---- TEXTO DO EXERCÍCIO

Artigo de Lucas Mastellaro
Baruzzi*, Jeferson Manhae** e Thiago Munhoz Agostinho***
Na esteira das iniciativas do
Pacto Ecológico Europeu lançadas pela União Europeia para conter as mudanças
climáticas e conservar os recursos naturais, o Reino Unido anuncia uma força
tarefa para implementar 14 ações prioritárias para conter o desmatamento ilegal
a nível global. Com isso, visa contribuir para alcançar sua meta de
neutralidade de emissões de CO2 até 2050. A principal é implementar
um sistema de verificação para impedir a comercialização de commodities
agrícolas provenientes de áreas de desflorestamento ilegal – as chamadas
“forest risk commodities”.
A iniciativa deve ser
interpretada tendo em vista o novo protagonismo que o Reino Unido pretende
exercer externamente: efetivado o Brexit, o país volta a ser independente na
definição de suas políticas públicas internas e a disputar influência global de
temas como meio ambiente, segurança e comércio exterior. O Reino Unido terá, já
no curtíssimo prazo, duas oportunidades para essa diplomacia pós-Brexit: em
maio de 2021, participará da Convenção da Diversidade Biológica (a COP15, em
Kunning, na China); e, em novembro do mesmo ano, será anfitrião da COP26 na
cidade de Glasgow (a próxima conferência da ONU para a Convenção do Clima).

--------
---- MATERIAL EXTRAÍDO

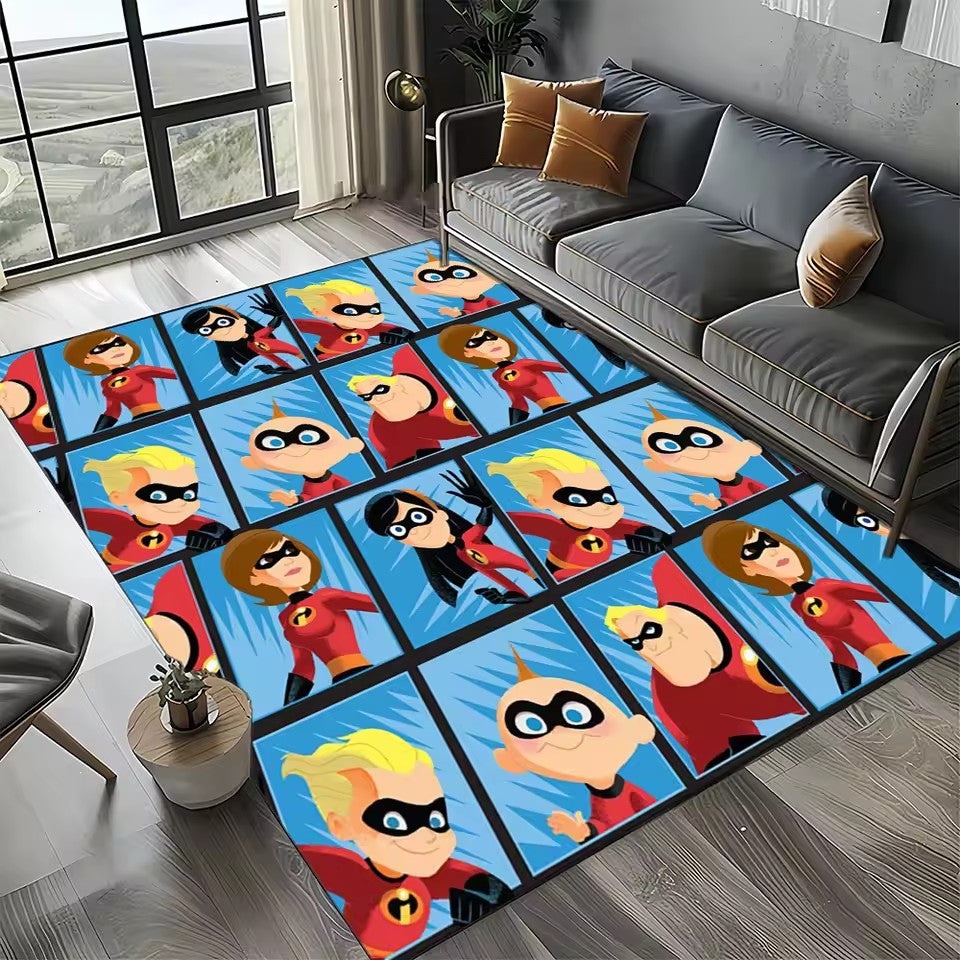 The Incredibles Carpet Living Room Bedroom Mats Kitchen Bathroom Rugs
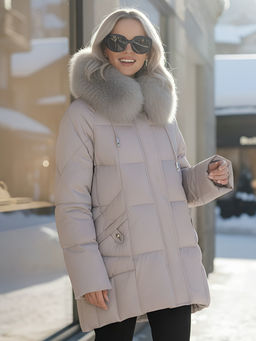 Куртка зимняя с мехом Бренд: Visdeer фото 15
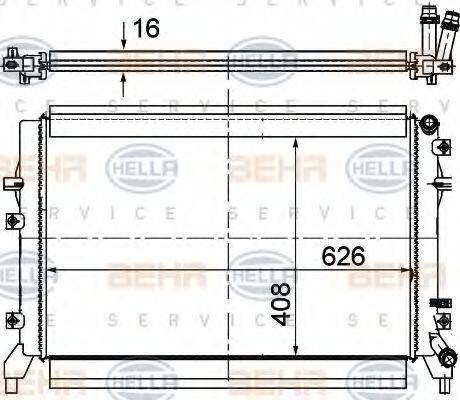 HELLA 8MK 376 764-624 - Радиатор, охлаждение двигателя autodnr.net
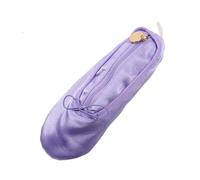 Bolsa de maquillaje creativa inspirada en zapatos de ballet, bolsa de cosméticos portátil multifuncional con ranuras para lápiz labial/delineador de ojos, doble uso como estuche para lápices y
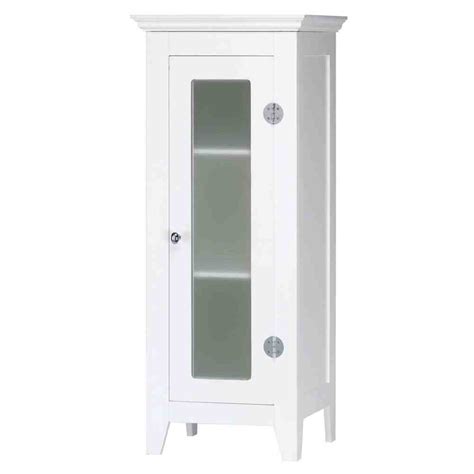 It is made of sturdy mdf wood in white finish. Small White Bathroom Floor Cabinet - Home Furniture Design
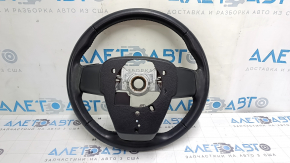 Naked steering wheel Toyota Highlander 20-24 black leather, not heated, scratches, worn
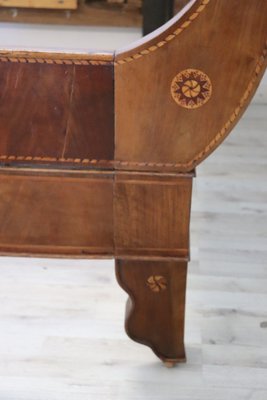 Inlaid Walnut Bed, 1820s-DCO-1408348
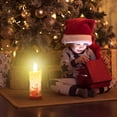 thumbnail image 5 of Christmas Snow Globes Lantern Musical 6H Timer Cylinder Glitter Snow Globe,Bronze Snow Globes Christmas Including 8 Songs Xmas Tree Snowman Decor, 5 of 9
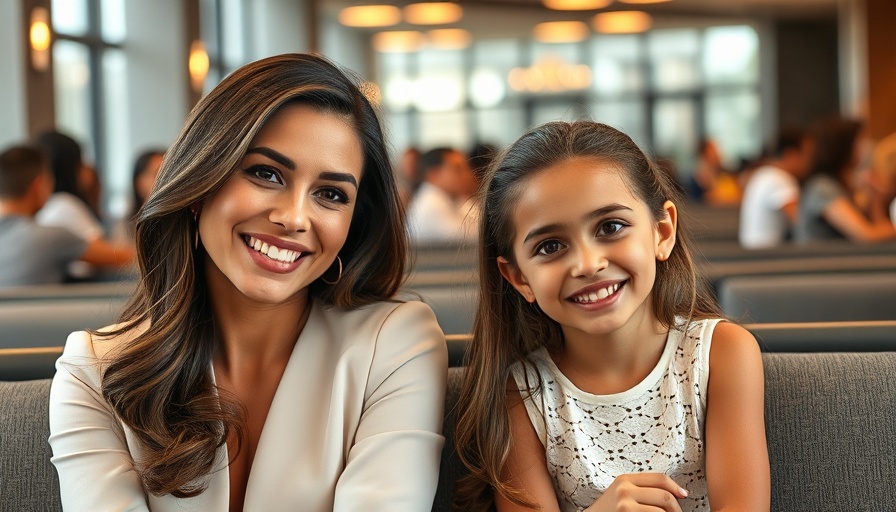 Smiling woman and girl sitting, royal favorite snack conversation.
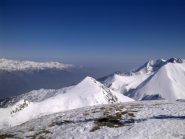 panorama dalla cima del Giassez, verso la valle Argentera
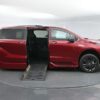 Red Toyota Sienna with BraunAbility Side Entry Automatic Fold Out conversion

--------

#### TAREFAS DO EXERCÍCIO
1. Segundo o texto do exercício, até que ano o Reino Unido pretende alcançar a neutralidade de emissões de CO2?
2. Transcreva palavra por palavra o trecho do texto do exercício que vai desde "A iniciativa deve" até "Convenção do Clima).".

#### RESPOSTAS
1. Até 2050.

2.
A iniciativa deve ser
interpretada tendo em vista o novo protagonismo que o Reino Unido pretende
exercer externamente: efetivado o Brexit, o país volta a ser independente na
definição de suas políticas públicas internas e a disputar influência global de
temas como meio ambiente, segurança e comércio exterior. O Reino Unido terá, já
no curtíssimo prazo, duas oportunidades para essa diplomacia pós-Brexit: em
maio de 2021, participará da Convenção da Diversidade Biológica (a COP15, em
Kunning, na China); e, em novembro do mesmo ano, será anfitrião da COP26 na
cidade de Glasgow (a próxima conferência da ONU para a Convenção do Clima).